The problem is daddy wants to mate and she seems uninterested. Resulting in him chasing her and pecking at her... I worry he will injur her. Should I seperate them?

Any advice?


----------



## Jay3 (May 4, 2008)

Well it's normal for him to chase her somewhat, as he wants to drive her to the nest. Only you can see how aggressive he is becoming. If too aggressive, then you have to separate them. Wonder why she is no longer interested. Maybe something is going on with her. Maybe get them checked out?


----------



## KrysKritters (Dec 15, 2011)

yea, idk... he has chased her to the point where she is hiding on the cage floor under the food bowl... he pecks at her and harrasses her in the nest and same for the perches. I will call the vet and see what he thinks. I just didn't bring her in because she doesn't seem ill and it's $60 just to bring her in (not including whatever tests they do).


----------



## Charis (Feb 11, 2007)

Birds pretend to be okay, even when they are sick. They pretend until they are so sick they can't pretend any longer. Once that happens, often it's too late.
I encourage you to take her in and in the least have a fecal exam. In the meantime, I would separate her so she can have a rest.


----------



## Jay3 (May 4, 2008)

Yes, if he is being that aggressive, get her out of there. He can seriously hurt her. And there is likely a reason why she isn't at all interested in her mate. She should at least have a fecal done.


----------



## Lefty07 (Dec 30, 2009)

*Get her out*

I agree with the others. This problem sounds 100% behavioral and the vet isn't going to know what to tell you, other than how to help the female dove if she is sick. But she seems more beaten up and abused than sick. I would take your female dove out and give her a rest.
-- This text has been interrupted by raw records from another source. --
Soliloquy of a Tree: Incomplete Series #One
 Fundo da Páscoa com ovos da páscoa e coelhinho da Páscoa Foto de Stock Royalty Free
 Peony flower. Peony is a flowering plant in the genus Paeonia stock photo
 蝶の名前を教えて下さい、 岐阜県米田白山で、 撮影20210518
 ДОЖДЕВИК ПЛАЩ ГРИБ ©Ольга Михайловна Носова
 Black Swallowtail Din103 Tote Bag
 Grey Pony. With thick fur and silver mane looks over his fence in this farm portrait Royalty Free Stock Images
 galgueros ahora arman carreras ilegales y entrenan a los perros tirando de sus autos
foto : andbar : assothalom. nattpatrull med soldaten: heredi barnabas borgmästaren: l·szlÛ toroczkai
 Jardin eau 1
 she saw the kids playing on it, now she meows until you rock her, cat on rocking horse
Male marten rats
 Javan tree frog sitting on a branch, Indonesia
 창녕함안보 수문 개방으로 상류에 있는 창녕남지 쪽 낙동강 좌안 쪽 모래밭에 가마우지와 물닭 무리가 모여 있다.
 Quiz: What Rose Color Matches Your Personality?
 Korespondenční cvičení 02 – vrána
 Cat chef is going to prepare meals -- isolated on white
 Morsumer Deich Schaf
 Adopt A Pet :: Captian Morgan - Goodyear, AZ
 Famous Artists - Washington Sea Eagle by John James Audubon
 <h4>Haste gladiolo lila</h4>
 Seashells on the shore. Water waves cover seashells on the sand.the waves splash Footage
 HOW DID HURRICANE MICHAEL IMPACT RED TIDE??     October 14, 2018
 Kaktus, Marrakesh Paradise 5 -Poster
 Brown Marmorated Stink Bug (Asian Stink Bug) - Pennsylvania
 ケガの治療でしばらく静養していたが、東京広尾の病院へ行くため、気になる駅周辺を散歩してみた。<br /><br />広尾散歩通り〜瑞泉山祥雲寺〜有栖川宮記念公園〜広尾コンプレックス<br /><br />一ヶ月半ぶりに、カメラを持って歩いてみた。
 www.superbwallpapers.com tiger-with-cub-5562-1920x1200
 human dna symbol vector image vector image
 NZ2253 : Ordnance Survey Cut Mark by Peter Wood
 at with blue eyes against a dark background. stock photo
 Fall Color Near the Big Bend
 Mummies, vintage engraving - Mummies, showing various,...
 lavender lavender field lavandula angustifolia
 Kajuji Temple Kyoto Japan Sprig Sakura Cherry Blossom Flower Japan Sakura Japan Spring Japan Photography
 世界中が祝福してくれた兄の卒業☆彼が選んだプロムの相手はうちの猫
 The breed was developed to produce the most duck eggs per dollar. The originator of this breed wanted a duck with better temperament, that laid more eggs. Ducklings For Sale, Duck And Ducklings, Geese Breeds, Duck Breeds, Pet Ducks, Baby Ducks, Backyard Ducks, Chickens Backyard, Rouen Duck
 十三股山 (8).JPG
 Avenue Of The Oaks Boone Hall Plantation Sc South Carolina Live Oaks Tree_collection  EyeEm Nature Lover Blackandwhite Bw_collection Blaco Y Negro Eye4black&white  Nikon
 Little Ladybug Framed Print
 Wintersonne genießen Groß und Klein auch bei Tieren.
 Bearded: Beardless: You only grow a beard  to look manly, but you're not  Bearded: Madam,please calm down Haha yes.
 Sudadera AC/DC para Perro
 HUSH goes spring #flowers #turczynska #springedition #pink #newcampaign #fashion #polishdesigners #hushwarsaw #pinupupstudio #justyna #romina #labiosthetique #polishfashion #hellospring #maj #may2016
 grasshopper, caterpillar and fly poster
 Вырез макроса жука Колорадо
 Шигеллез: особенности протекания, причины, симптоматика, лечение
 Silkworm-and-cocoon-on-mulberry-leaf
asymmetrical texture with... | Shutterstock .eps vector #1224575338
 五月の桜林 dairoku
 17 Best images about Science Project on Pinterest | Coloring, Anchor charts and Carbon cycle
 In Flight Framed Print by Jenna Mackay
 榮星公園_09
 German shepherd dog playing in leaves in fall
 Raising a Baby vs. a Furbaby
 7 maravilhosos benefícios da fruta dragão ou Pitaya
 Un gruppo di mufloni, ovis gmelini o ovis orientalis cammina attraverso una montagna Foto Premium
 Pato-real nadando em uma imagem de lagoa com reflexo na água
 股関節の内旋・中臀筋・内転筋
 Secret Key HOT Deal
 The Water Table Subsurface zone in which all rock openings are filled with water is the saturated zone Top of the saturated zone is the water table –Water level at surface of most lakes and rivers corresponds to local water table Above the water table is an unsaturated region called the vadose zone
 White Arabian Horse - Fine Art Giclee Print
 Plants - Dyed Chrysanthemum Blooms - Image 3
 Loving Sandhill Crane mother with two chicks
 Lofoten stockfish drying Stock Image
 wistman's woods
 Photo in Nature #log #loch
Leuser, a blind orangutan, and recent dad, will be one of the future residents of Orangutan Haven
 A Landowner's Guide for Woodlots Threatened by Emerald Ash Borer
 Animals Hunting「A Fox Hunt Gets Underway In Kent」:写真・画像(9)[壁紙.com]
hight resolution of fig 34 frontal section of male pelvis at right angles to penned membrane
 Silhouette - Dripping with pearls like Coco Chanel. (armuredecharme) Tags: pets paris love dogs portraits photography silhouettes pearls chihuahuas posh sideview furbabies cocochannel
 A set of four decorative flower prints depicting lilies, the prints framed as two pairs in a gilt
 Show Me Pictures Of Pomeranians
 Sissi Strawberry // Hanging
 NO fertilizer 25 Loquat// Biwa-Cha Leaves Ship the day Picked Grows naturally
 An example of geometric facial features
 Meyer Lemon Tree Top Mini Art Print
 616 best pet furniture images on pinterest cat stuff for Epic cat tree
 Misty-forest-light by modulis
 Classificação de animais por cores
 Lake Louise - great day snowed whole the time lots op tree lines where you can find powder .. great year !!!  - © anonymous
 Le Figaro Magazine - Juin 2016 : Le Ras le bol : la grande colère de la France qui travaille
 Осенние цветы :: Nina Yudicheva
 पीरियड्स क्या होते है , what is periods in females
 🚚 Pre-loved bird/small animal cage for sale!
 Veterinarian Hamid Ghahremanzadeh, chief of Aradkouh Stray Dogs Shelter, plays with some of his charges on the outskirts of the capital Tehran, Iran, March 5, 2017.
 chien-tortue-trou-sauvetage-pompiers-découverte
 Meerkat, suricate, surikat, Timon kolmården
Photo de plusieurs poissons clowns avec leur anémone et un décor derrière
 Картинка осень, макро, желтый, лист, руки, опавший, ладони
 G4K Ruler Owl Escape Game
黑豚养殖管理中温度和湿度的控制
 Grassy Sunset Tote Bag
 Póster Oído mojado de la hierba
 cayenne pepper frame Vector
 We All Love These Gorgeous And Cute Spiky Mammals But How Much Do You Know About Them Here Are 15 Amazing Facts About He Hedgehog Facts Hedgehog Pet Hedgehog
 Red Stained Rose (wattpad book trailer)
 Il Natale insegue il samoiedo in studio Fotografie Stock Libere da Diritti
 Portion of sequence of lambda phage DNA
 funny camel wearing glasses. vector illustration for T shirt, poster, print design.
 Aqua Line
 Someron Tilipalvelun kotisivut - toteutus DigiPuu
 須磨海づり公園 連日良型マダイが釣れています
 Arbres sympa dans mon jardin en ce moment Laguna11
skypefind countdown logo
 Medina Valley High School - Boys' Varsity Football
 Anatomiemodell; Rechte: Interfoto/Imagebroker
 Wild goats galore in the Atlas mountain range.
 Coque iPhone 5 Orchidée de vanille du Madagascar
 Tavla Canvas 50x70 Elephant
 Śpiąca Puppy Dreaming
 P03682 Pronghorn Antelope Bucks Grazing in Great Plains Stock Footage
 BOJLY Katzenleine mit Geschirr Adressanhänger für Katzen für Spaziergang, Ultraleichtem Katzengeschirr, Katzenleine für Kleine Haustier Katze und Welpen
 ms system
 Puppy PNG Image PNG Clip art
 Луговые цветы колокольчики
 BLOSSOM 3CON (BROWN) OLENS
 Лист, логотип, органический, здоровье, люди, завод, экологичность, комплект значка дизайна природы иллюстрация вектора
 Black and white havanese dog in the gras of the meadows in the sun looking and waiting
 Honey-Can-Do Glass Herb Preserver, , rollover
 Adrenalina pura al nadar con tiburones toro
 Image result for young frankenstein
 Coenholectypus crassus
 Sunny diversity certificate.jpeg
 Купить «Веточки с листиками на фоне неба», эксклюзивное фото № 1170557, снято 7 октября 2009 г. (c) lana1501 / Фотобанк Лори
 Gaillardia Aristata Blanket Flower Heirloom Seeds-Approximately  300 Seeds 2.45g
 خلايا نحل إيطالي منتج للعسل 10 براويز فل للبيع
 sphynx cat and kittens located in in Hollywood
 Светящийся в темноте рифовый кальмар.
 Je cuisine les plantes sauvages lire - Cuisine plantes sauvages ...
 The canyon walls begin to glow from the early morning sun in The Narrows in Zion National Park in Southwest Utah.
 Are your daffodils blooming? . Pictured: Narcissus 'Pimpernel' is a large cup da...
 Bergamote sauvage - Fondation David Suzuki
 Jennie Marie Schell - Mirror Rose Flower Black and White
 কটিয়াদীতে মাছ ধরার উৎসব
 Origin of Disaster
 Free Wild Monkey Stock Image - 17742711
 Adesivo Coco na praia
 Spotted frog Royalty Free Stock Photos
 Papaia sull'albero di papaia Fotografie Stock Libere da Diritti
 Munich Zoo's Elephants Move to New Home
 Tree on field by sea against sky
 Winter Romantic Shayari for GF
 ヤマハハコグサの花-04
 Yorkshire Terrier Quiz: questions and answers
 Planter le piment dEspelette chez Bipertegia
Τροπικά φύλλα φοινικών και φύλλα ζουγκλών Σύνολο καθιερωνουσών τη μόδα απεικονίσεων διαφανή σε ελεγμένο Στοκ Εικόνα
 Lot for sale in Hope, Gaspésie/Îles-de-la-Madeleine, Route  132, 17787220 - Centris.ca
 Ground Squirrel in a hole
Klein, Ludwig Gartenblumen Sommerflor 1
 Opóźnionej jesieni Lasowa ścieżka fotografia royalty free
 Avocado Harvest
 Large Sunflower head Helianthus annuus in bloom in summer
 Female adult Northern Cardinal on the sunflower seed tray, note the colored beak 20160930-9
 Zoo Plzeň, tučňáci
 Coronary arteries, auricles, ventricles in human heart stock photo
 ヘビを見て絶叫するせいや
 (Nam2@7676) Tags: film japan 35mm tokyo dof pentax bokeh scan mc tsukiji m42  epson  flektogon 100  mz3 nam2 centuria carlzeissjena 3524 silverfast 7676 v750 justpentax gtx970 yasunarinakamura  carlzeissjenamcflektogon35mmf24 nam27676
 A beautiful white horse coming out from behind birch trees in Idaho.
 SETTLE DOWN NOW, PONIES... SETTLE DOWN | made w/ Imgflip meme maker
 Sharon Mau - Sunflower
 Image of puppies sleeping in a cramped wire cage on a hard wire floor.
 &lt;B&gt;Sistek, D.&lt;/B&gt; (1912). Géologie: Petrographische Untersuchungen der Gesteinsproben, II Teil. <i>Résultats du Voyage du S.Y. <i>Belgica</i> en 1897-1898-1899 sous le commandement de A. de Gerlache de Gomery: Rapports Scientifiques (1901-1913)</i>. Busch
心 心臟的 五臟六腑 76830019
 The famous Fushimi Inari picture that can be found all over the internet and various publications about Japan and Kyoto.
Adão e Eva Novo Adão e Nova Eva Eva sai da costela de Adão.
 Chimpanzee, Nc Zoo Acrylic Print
Then, if there is some problem that won't go away after a few weeks, you can take her back to the vet. But getting her out of the cage with the male will be the best medicine and may "cure" the other issues.... and save you the $$$ for vet bills!

Be aware that your doves, once separated, may _act_ as though they miss each other and can't wait to get back together - but don't be fooled! Your female dove will live longer if she can have her own cage - that pair may have reached the stage where they need to stay separated permanently, unless they are actually breeding. Just put the cages next to each other and they will have companionship.


----------



## Jay3 (May 4, 2008)

Lefty07 said:


> I agree with the others. This problem sounds 100% behavioral and the vet isn't going to know what to tell you, other than how to help the female dove if she is sick. But she seems more beaten up and abused than sick. I would take your female dove out and give her a rest. Then, if there is some problem that won't go away after a few weeks, you can take her back to the vet. But getting her out of the cage with the male will be the best medicine and may "cure" the other issues.... and save you the $$$ for vet bills!
> 
> Be aware that your doves, once separated, may _act_ as though they miss each other and can't wait to get back together - but don't be fooled! Your female dove will live longer if she can have her own cage - that pair may have reached the stage where they need to stay separated permanently, unless they are actually breeding. Just put the cages next to each other and they will have companionship.



Good advice.


----------



## KrysKritters (Dec 15, 2011)

Well, I did remove the female yesterday but unfortunately I was too late. 

I suspect she was just beat up on and possibly dehydrated as well. (Thinking back I was watching to be sure she was eating but never thought to be sure he was allowing her to drink...)

So far the male seems to be acting normal... I plan to keep him as a single pet now. He seems to be seeking me out more than usual... but otherwise acting fine.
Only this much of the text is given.